I hated it when Brad was right.
 
 
I walked Buster along a dirt trail by my house. The poor dog was becoming a bit rotund after spending so much time lounging in bed with me. I let him off-leash, and he immediately darted ahead to chase a bunny (or perhaps a leaf), but then rocketed right back to my side with (what I imagined to be) a gleeful
woohoo!
He repeated this dance over and over again.
In the third round of this game, when Buster looked up at me with his
woohoo!
expression, it hit me: Buster didn't see my physical appearance. He just saw
me.
I got that electric-current feeling that comes to me on occasion.
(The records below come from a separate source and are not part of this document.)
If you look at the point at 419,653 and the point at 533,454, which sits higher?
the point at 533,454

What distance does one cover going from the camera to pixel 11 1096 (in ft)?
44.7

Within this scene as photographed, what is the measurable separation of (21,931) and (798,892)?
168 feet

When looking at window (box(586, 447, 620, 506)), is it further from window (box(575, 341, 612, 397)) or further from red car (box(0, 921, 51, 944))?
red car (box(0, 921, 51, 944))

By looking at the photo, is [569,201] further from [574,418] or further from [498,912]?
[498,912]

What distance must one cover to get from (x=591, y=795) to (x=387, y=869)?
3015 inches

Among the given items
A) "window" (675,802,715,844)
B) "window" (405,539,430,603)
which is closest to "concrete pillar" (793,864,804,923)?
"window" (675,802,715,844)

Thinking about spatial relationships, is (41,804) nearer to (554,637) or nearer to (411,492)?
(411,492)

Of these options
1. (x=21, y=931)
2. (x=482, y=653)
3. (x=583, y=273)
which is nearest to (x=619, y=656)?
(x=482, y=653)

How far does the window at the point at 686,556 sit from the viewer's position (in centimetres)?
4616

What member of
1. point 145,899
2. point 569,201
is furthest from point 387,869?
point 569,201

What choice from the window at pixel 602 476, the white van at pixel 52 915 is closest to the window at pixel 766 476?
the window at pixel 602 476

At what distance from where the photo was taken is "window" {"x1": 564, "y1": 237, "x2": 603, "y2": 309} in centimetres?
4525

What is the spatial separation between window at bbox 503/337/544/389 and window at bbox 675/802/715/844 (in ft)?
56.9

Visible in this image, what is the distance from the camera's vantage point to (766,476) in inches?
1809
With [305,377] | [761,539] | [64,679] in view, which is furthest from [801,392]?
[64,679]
My identity has nothing to do with my physicality,
I thought.
I am not my container.
Indeed, my whole life, this lesson had followed me around, poking me on the shoulder, urging me to listen. Back when I was thirteen years old, after arriving home from my preppy private school and throwing my backpack onto the floor, I changed from my good-girl clothes into a black shirt and leggings, wrapped a metal-studded belt around my hips (tiny as they were at the time), and smeared black lipstick on my lips. And then, with great care, I teased and shellacked my thick hair straight up into a “fauxhawk.”